(Tasks to carry out):
• A. Retype the part of the forum thread on Step 4 that begins at the words "The indexError is" and stops after "would cause indexError.".
• B. Translate this sentence from the forum thread on Step 4 into Spanish: "The indexError is raised because the size of x is found to be 23 in your case."
>> begin Extract to read
W1, A2, Ex.2 I don't understand Step 4

I have been trying to understand and test options for the following definitions:

 # Step 4: Overwrite the input x with one that corresponds to the sampled index `idx`.
        x =
        x[idx] = 

As instructed, I have generated a one-hot vector of zeros and length of vocab_size. Then assigned every x of that index to 1.

I am having wrong values as outputs. Actually I am having a list of 50 sampling characters, so in no point of my output there’s a /n to delimitate the generated word.

If it is necessary, my lab ID is dwdsgjqfrckq. Thank you in advance!

Hi @Miquel_Ferre ,

The indexError is raised because the size of x is found to be 23 in your case. In python, the indexing starting from 0, if the size of a vector is 23, then the last index should be 22. Accessing elements outside of this limit would cause indexError.
You need to trace back the code and find out why the size of x is 23. This vector, x, is the one-hot vector, it should has the size of the vacab_size.

Hello, I don’t have an index error anymore, but I just got the wrong values. I guess it’s because the formula for 𝑎⟨𝑡+1⟩ is wrong, because I had to transpose the weights matrix in order to work out, otherwise I get the kind of error shapes (27,100) and (27,1) not aligned: 100 (dim 1) != 27 (dim 0).
>> end Extract to read
>> begin Material
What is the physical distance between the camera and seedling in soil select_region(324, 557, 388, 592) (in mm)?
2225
>> end Material
(Solutions to the tasks):
• A.
The indexError is raised because the size of x is found to be 23 in your case. In python, the indexing starting from 0, if the size of a vector is 23, then the last index should be 22. Accessing elements outside of this limit would cause indexError.

• B. El indexError se produce porque, en tu caso, el tamaño de x resulta ser 23.